#### TEXT PASSAGE

Patient safety should be our major concern and the central core of the outcomes of this Summit.
I am painfully aware that this statement may lead the cynics and sceptics to conclude that the explosion of medical litigation is a direct result of patients' safety being severely compromised. A few weeks ago, when an unauthorised report about the workshop of the stakeholders I convened to prepare for this Summit was wrongfully released, many lawyers who commented took this view--yes if they are not negligent, there will be no litigation. If patients are all safe, there will be no problem.
Let us be brutally honest, many of the highly litigating lawyers care less about the concept of patient safety. They are driven by this pocket-lining phenomenon described by the British Minister. They are simply in hospitals because the platform from which they have been lining their pockets - and not that of the wronged patients - has now changed.
Yes, the RAF (Road Accident Fund) has changed. It has been bankrupted by this pocket-lining behaviour.
That behaviour had nothing to do with safeguarding patients who were injured on our roads. You do not safeguard their interest by bankrupting the scheme that has been established for their benefit.
In the same vein, you cannot guarantee patient safety in South Africa by litigating caregivers out of practice or by depriving the healthcare system of its much needed resources by devising schemes that suck out money from the healthcare system, so fast that the system cannot even replenish itself.
Hence programme director, it is us in health who must safeguard the safety of patients. That is why the British, in dealing with this problem, established a British Quality Care Commission alongside the British Litigation Authority.
This means that the solutions we must adopt to resolve this problem will be:
* first and foremost medical
* then administrative
* then legal.
Our medical solutions will be centred on patient safety and patient welfare.
I can announce to you today that we shall soon advertise the position of the country's first Health Ombudsperson who would enforce patient safety and welfare.
I am encouraging the Office of Health Standards Compliance to work around the clock to make sure that inspectors are ready and their presence is felt in hospitals.

########
#### GIVEN DATA

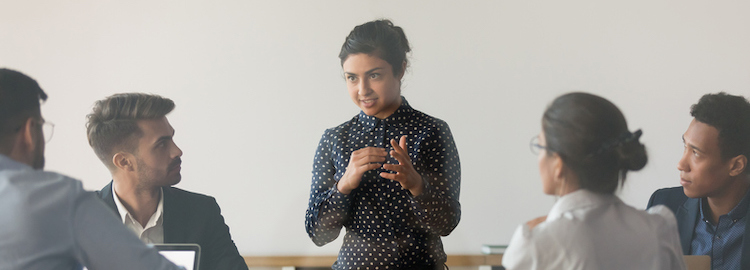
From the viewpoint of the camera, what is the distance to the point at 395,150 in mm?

########

TASKS TO PERFORM
A - Answer these questions about the patient safety speech:
(i) Which fund does the speaker say was bankrupted by pocket-lining behavior?
(ii) What did the British establish alongside the British Litigation Authority?
(iii) What position will soon be advertised?
B - Carry on the patient safety speech, starting after its last sentence.

RESULTS FOR EACH TASK
A -
(i) The RAF (Road Accident Fund).
(ii) A British Quality Care Commission.
(iii) The country's first Health Ombudsperson, who would enforce patient safety and welfare.

B -
The Health Ombud will examine breaches of standards and norms, for both patient redress and system improvement. It will complement the existing investigations of professional negligence.
Let me also take this opportunity to inform you that tomorrow, I wish to make an announcement about the HPCSA (Health Professions Council of South Africa) on this very issue.
Other initiatives to improve quality of care will be:
* improvement in clinical governance
* accelerate the training in ESMOE
* rehabilitation of health infrastructure
* a non-negotiable approach on procurement and maintenance of equipment and medical devices.
We shall appeal to the chief procurement officer in the Treasury to expedite this issue of procuring all equipment and devices for our health facilities.
I will not venture into the legal solutions. I will leave them to the Summit--safe to mention two things:
* We are not going to escape the changes RAF is making to safeguard the Fund, but without jeopardising the interest of accident victims. That is why RAF is here to share with us how it is being done.
* We are very much aware that the same syndicates which bankrupted RAF are very much busy in health.
People are working in syndicates - to achieve their aim which is one--to line their pockets in the name of patients who might have been victims in one way or the other.
We are aware that these syndicates consist of lawyers and some within the health profession itself to make as much money from the State and other doctors as possible.
We are aware that members of these syndicates in the various State Attorney Offices are mismanaging cases deliberately, so that the State must lose at all times.
We are aware that some hospital CEOs are not doing anything to safeguard the welfare of patients but instead deliberately jeopardise the welfare of patients and immediately report to the legal members of these syndicates to start litigation.
We regard these people as having declared war on the health system of the country and hence will deserve no mercy when they are finally caught.
In conclusion programme director, let me make it very clear, that the final loser in this state of affairs, is not necessarily the government and the health profession as many seem to be thinking. Of course the government is the loser if things are not going well in any aspect of life within a country. The healthcare profession is the loser if things go wrong, but the ultimate loser is the public.
* Doctors are now forced to practice medicine in the way they have been taught, but are forced to apply the principles of law within clinical practice, and these are not always compatible.
* Because doctors are forced to order investigations or to perform tests for the benefit of lawyers and not patients, many patients are subjected to unnecessary physical and emotional pain, but also they have to pay for these unnecessary tests.
* Healthcare inflation has sky-rocketed and people are forced to pay more for their medical aid subscription because doctors, especially obstetricians, neurosurgeons, neonatologists and orthopaedic surgeons have to charge more, because they are forced to pay huge amounts of money in purchasing indemnity even before they start practising.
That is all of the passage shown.